What was their life like? And how important was their work to the development of a free press, the survival of poor families, and the shaping of their own attitudes, values and beliefs?

Crying the News: A History of America's Newsboys offers an epic retelling of the American experience from the perspective of its most unshushable creation. It is the first book to place newsboys at the center of American history, analyzing their inseparable role as economic actors and cultural
symbols in the creation of print capitalism, popular democracy, and national character. DiGirolamo's sweeping narrative traces the shifting fortunes of these "little merchants" over a century of war and peace, prosperity and depression, exploitation and reform, chronicling their exploits in every
region of the country, as well as on the railroads that linked them. While the book focuses mainly on boys in the trade, it also examines the experience of girls and grown-ups, the elderly and disabled, blacks and whites, immigrants and natives.
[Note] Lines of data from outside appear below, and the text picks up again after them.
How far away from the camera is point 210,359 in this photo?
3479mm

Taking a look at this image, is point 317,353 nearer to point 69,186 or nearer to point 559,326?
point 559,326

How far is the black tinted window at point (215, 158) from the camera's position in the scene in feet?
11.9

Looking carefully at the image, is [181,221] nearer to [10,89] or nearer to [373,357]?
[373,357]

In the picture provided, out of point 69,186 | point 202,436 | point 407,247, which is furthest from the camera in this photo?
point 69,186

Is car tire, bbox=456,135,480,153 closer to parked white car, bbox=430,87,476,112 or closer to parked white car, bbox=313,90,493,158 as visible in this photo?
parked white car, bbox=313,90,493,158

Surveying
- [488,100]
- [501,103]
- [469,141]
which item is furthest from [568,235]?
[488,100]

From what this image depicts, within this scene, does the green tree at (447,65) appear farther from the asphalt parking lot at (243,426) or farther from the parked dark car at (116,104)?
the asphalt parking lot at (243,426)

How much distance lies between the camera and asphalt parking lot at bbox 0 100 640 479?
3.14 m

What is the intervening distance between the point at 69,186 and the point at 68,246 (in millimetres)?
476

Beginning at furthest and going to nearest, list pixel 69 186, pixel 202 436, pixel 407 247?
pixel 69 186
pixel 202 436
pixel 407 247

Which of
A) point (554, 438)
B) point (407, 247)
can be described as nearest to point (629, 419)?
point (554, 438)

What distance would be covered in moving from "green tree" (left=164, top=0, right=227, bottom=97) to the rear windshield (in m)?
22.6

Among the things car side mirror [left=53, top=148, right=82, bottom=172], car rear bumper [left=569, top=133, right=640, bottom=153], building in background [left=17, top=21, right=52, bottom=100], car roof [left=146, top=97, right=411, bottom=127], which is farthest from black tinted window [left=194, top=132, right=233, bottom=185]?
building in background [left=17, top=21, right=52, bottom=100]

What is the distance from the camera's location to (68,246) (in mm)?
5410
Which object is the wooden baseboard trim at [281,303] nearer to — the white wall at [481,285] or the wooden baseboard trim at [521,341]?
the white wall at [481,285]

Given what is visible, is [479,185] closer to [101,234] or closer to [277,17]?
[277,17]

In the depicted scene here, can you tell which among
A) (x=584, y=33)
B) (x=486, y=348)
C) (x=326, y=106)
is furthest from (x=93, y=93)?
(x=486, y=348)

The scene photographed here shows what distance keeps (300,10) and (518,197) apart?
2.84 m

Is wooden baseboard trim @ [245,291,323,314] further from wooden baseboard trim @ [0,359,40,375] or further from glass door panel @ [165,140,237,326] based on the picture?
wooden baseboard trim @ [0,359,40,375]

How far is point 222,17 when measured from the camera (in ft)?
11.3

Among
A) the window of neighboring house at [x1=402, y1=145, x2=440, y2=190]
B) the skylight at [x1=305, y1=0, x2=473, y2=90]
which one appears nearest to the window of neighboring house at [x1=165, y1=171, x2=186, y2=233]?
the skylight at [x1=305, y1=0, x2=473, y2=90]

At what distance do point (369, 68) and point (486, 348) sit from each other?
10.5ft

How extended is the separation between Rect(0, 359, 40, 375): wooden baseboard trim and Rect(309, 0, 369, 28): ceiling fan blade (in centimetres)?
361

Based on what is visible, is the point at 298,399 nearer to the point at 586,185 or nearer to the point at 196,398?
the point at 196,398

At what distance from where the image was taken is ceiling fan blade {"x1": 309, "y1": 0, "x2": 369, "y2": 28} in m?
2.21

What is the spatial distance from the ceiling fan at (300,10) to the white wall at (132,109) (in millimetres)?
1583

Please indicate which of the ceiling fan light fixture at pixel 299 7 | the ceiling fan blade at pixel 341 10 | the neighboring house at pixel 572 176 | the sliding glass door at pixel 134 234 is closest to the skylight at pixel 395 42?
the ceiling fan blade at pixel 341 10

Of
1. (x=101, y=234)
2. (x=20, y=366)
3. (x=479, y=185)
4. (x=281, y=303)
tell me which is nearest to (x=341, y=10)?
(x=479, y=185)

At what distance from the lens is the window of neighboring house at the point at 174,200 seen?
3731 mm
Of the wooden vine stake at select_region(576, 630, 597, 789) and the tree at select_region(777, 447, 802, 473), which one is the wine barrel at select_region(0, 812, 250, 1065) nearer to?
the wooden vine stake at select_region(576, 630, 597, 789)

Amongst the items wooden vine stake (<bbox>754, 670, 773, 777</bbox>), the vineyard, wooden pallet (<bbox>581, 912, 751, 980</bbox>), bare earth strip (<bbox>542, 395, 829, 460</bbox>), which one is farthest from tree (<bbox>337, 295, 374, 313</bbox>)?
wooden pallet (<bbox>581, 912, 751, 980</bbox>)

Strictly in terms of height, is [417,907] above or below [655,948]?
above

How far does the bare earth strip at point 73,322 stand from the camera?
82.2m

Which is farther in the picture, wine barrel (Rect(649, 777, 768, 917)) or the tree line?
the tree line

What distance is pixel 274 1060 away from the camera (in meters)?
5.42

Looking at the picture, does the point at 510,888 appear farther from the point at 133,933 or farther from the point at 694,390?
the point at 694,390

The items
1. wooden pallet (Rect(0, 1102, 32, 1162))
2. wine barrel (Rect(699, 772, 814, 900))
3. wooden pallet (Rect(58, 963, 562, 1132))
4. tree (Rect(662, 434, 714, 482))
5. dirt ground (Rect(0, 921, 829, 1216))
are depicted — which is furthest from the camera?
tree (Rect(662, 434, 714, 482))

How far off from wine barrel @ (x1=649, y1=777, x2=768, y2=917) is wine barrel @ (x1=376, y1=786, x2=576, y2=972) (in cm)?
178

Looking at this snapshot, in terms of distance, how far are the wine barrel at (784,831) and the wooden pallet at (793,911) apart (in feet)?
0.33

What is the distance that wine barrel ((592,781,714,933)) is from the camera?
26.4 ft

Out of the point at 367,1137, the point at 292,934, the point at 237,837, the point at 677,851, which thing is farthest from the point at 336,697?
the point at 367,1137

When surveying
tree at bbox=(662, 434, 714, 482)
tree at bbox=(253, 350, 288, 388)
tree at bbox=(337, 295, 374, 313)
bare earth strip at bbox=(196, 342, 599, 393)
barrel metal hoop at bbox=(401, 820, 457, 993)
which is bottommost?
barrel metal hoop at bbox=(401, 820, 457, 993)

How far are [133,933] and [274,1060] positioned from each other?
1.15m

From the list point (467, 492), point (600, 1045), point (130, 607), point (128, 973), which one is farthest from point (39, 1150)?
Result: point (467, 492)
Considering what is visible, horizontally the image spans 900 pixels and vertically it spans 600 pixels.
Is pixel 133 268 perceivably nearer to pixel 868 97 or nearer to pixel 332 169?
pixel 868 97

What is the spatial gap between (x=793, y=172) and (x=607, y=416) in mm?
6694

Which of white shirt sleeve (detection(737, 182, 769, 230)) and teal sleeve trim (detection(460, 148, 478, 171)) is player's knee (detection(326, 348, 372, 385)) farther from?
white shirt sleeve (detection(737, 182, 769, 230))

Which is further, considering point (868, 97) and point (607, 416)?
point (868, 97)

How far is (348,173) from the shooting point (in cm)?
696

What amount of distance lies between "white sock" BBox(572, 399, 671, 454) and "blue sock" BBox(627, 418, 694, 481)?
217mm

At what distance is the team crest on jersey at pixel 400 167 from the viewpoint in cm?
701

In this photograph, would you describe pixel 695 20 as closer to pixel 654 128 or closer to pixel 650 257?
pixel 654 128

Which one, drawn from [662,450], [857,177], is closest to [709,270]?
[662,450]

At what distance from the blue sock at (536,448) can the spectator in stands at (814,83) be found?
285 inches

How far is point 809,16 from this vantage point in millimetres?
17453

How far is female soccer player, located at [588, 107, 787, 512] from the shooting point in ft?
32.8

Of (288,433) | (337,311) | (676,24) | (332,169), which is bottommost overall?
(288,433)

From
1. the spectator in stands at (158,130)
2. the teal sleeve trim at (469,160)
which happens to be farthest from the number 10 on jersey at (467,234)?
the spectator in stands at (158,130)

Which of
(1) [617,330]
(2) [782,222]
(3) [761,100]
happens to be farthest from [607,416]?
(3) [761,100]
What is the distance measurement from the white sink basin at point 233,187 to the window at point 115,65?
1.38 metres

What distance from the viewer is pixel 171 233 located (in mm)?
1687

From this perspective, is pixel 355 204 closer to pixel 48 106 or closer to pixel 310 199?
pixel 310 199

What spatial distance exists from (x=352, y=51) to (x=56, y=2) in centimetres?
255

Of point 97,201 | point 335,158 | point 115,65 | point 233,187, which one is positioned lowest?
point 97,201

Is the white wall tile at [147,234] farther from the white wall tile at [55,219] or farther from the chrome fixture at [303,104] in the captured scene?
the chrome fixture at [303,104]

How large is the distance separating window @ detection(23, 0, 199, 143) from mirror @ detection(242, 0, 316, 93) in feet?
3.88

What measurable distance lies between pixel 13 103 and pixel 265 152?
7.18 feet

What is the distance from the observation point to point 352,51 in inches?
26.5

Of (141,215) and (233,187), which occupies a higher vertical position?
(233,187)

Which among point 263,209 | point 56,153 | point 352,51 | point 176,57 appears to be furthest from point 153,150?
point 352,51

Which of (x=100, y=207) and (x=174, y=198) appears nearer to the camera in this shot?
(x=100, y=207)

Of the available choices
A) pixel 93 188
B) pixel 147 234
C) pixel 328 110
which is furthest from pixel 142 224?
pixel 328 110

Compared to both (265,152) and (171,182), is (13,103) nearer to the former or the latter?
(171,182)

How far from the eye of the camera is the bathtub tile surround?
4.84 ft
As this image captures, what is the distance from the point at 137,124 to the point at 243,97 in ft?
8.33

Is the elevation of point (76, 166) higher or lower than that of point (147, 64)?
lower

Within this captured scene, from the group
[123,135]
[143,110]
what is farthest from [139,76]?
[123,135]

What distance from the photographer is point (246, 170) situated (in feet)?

Based on a wealth of primary sources, Crying the News uncovers the existence of scores of newsboy strikes and protests. The book reveals the central role of newsboys in the development of corporate welfare schemes, scientific management practices, and employee liability laws. It argues that the
newspaper industry exerted a formative yet overlooked influence on working-class youth that is essential to our understanding of American childhood, labor, journalism, and capitalism.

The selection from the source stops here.